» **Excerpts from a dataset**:
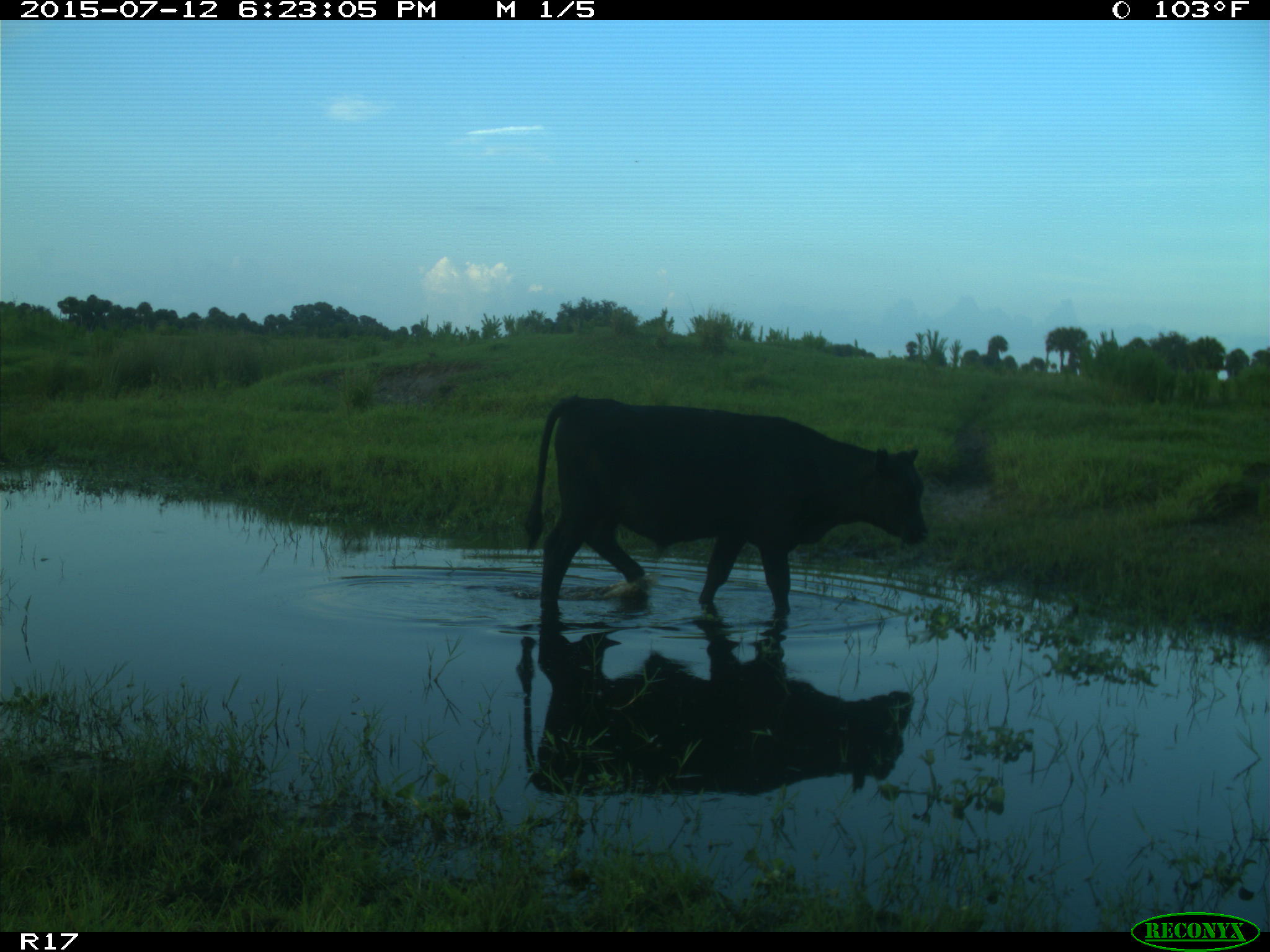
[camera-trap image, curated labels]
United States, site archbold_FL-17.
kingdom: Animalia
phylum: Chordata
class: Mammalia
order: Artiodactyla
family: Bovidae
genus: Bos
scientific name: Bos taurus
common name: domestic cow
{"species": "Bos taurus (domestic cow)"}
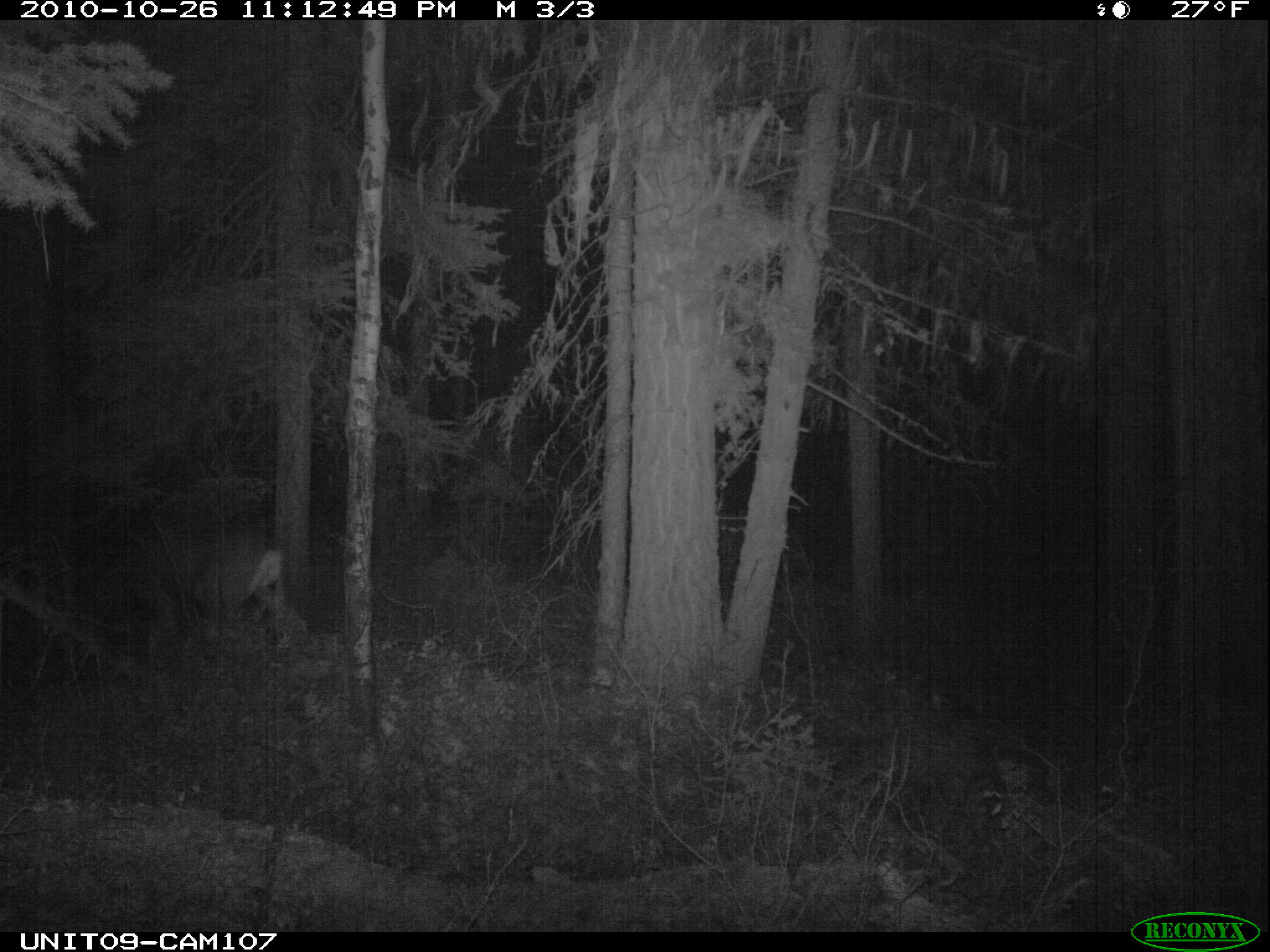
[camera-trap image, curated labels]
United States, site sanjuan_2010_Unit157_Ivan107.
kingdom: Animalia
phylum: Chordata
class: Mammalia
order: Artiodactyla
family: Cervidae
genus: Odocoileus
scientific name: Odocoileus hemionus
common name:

» **Problem**: Since only the text is wanted, repeat all the records above exactly and omit the pictures.

» **Output below**:
[camera-trap image, curated labels]
United States, site archbold_FL-17.
kingdom: Animalia
phylum: Chordata
class: Mammalia
order: Artiodactyla
family: Bovidae
genus: Bos
scientific name: Bos taurus
common name: domestic cow
{"species": "Bos taurus (domestic cow)"}
[camera-trap image, curated labels]
United States, site sanjuan_2010_Unit157_Ivan107.
kingdom: Animalia
phylum: Chordata
class: Mammalia
order: Artiodactyla
family: Cervidae
genus: Odocoileus
scientific name: Odocoileus hemionus
common name:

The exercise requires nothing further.